SPORT
Danek: Jest dodatkowa motywacja, aby utrzeć mu nosa
– Kiedy gra się z rywalem z wyższej klasy, to chce się pokazać z jak najlepszej strony. Jest dodatkowa motywacja, aby utrzeć mu nosa – mówi Adrian Danek, obrońca Korony Kielce, przed środową rywalizacją z Wisłą Płock w pierwszej rundzie Fortuna Pucharu Polski.
„Żółto-czerwoni” zamierzają potraktować te rozgrywki poważnie i spróbować napisać ciekawą historię. Nie chcą zasłaniać się tym, że ważniejsza jest walka o awans do ekstraklasy.
– To kolejny mecz, do którego przygotowujemy się w najlepszy możliwy sposób.
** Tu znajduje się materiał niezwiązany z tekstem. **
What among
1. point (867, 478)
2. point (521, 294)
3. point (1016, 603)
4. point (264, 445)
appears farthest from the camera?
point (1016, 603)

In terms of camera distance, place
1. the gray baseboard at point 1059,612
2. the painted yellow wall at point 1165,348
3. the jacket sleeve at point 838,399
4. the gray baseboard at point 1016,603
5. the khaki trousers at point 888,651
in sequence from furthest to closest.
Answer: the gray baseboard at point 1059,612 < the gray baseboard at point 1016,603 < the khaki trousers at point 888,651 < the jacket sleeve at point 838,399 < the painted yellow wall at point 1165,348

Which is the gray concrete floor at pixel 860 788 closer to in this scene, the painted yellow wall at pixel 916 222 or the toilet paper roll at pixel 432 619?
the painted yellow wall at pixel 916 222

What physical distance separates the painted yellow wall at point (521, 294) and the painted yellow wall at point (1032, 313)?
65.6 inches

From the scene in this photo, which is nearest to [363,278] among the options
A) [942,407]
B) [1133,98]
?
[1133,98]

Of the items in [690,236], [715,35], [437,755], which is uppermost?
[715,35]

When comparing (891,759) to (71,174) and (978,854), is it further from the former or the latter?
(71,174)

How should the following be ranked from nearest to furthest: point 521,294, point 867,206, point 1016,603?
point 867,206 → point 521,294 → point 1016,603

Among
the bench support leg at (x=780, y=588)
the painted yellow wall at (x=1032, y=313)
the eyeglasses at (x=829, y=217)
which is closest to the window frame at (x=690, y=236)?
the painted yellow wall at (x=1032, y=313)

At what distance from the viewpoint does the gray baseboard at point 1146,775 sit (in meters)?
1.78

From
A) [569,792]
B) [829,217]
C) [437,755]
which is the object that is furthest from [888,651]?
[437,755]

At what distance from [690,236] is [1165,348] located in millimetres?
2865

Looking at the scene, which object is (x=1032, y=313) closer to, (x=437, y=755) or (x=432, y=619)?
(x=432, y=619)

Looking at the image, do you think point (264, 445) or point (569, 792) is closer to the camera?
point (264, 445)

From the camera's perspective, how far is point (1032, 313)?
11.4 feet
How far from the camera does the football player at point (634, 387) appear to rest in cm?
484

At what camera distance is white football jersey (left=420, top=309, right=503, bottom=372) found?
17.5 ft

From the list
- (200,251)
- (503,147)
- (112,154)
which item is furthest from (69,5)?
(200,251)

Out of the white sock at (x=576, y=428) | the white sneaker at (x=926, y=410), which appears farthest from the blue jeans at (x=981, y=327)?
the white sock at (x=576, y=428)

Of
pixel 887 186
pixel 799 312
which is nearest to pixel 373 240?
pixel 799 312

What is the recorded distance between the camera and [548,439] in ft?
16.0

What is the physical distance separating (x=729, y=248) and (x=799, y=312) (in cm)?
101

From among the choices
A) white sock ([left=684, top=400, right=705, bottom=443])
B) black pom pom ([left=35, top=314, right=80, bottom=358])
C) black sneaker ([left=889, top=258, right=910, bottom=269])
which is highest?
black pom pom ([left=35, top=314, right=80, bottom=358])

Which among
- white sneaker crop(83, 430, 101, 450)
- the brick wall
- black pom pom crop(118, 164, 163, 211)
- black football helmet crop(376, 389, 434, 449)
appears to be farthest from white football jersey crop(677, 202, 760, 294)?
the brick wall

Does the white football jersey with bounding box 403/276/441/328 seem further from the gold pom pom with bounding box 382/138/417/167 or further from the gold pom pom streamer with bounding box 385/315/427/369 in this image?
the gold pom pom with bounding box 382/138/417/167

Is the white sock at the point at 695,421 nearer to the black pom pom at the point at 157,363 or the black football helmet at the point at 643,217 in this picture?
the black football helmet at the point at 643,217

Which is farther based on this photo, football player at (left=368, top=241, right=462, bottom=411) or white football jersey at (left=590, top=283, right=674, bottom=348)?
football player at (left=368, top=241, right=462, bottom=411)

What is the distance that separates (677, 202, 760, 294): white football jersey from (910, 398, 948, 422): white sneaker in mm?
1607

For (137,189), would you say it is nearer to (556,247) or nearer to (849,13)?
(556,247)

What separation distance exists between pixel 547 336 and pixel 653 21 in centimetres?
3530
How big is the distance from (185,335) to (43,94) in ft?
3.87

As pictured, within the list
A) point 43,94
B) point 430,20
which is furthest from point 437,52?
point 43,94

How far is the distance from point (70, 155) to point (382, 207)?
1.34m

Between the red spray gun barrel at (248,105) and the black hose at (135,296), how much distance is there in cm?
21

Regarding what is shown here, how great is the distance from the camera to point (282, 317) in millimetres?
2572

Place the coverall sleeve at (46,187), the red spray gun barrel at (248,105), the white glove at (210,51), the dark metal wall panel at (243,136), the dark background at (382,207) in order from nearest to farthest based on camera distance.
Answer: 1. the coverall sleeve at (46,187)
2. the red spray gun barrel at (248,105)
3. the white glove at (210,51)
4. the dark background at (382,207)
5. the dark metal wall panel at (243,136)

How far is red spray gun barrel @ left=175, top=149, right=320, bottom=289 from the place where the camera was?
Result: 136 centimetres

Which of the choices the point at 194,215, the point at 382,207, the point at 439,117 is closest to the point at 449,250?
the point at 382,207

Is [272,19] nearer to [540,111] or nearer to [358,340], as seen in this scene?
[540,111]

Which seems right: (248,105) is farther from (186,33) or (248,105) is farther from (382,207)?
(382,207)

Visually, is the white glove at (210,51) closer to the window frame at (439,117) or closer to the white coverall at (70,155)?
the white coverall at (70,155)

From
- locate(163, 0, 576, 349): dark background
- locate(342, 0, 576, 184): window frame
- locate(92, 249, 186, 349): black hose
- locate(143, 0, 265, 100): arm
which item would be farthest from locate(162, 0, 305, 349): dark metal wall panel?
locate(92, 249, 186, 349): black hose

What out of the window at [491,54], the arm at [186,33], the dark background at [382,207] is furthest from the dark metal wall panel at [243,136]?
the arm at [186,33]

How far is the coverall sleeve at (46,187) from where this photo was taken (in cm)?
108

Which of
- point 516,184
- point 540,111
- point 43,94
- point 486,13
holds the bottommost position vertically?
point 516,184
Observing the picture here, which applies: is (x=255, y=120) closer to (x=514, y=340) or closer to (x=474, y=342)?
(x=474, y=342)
Każdy, kto znajdzie się na boisku da z siebie sto procent, aby wygrać – przekonuje Adrian Danek.
„Żółto-czerwoni” przed swoimi kibicami chcą zatrzeć plamę po ostatniej porażce z Sandecją.
– Nie możemy zwieszać głów w dół. Mieliśmy dobry początek. Do porażki prędzej, czy później, musiało dojść. Teraz mamy jednak handicap, aby szybko się zrehabilitować – mówi boczny obrońca.
Wisła Płock zajmuje ósme miejsce w tabeli PKO Ekstraklasy. Do tej pory zgromadziła 10 punktów. Zdobyła je tylko na swoim stadionie. Ostatnio pokonała Jagiellonię Białystok 3:0.
– To drużyna, która potrafi wykorzystywać nadążające się okazje. Musimy wystrzegać się błędów. Mamy kreatywnych graczy, którzy będą potrafili coś zrobić z przodu. Wisła jest rozpędzona, ale chcemy ją zatrzymać – tłumaczy Adrian Danek.
Biorąc pod uwagę styl obu drużyn, należałoby spodziewać się otwartego pojedynku. Jednak w chwili, gdzie o awansie decyduje jedno spotkanie, może być zupełnie inaczej.
– Puchar rządzi się swoimi prawami. Zobaczymy, jak wyjdzie to na boisku. Mamy swój plan, ale nie wiemy też, jak rywal do nas podejdzie. Te rozgrywki to okazja do promocji, do napisania ciekawej historii. Również chciałbym dostać swoją szansę, podobnie jak w każdym kolejnym spotkaniu – kwituje były zawodnik Sandecji.
Środowy mecz Korona – Wisła na Suzuki Arenie rozpocznie się o godz. 20 i będzie w całości transmitowany na naszej antenie.